The Dow Jones Industrial Average just suffered its worst one-day point drop in history.

The blue-chip index fell 1,190 points Thursday, the largest-ever point decline, bringing the total week decline to more than 3,200 points as coronavirus fears escalated.

Here's what three market experts are watching now.

Tech sector is a survivor

Jim Cramer, host of CNBC's "Mad Money," says tech is a survivor and the money should be repositioned back into the sector.

"This isn't like 2015-2016 where it was a blip and they were able to cut back. These guys are all pretty stretched so, you want to be very careful there if you're reaching for yield. ... So what are you going to do with these [stocks] that don't have that kind of balance sheet and the answer is oil, travel, leisure? Wrong. Those are wrong. Take the money out of those and reposition, after FAANG goes down more, [into] tech. I think tech is a survivor because we are going to go 5G."

Uncertainty reigns

Alicia Levine, chief strategist of BNY Mellon Investment Management, says uncertainties are the enemy of the market and suggests clients eliminate some risks.
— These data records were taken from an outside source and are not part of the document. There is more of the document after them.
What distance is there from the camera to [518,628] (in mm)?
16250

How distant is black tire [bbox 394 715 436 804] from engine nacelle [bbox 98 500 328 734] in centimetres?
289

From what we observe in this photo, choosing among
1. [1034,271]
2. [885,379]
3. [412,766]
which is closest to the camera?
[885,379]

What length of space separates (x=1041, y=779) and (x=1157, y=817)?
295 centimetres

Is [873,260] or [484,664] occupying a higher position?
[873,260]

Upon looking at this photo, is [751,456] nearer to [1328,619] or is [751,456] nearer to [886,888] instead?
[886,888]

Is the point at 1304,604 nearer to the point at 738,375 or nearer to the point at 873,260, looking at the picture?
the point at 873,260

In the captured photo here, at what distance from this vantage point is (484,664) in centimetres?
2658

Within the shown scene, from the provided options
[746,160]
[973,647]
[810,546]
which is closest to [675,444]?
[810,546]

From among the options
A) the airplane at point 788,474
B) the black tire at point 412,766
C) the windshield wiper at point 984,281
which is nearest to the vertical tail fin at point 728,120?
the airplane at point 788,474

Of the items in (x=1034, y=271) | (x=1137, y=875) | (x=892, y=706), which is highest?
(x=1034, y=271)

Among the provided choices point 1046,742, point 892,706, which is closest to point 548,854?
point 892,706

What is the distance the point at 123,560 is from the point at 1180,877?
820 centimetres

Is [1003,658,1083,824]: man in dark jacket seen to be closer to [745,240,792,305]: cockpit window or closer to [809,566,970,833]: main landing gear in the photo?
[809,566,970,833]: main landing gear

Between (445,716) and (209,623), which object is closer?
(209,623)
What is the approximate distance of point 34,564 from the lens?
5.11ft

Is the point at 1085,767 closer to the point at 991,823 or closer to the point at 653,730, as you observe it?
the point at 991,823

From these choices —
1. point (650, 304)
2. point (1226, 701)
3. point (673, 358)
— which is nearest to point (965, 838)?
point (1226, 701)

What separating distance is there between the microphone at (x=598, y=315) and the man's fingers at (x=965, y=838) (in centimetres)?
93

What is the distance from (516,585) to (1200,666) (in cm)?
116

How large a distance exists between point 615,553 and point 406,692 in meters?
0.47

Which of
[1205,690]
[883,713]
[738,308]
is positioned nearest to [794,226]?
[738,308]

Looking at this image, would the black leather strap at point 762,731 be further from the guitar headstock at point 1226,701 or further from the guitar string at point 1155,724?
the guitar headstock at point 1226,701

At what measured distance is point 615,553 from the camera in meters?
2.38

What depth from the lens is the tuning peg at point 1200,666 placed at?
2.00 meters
"The main enemy of the market right now is uncertainty. Because you can't actually model this. ... We're telling clients to take some risk off the table, because if you think about it, there is sort of a consolation of uncertainty here. There's the Democratic race, there's the course of the virus, and what the containment efforts for this do to the economy. And I'd just like to point out that the market has gone straight down since the Fed minutes came out ... where the Fed said that they're going to stop their purchases in April on the short end, and that just adds another piece of uncertainty. If you thought the market was liquidity driven, that is another piece denting it."

Market correction

Art Hogan, chief market strategist of National Securities, says this correction is driven both by coronavirus fears and an overdue need for a pullback.

"We're 10% off our all-time highs. ... So what we have to look at is, how much of this correction is driven by the uncertainty over the economic damage that will clearly follow in the wake of this coronavirus. And how much of this is, this market has been looking for an excuse to pull back. ... And I think there's some combination of both, and it's hard to desegregate that. But, right now what we're forgetting is we're starting this epidemic at all-time highs, so obviously the initial damage is probably going to be a whole lot more than it has been for the other 11 global health scares that we have seen over the last 20 years."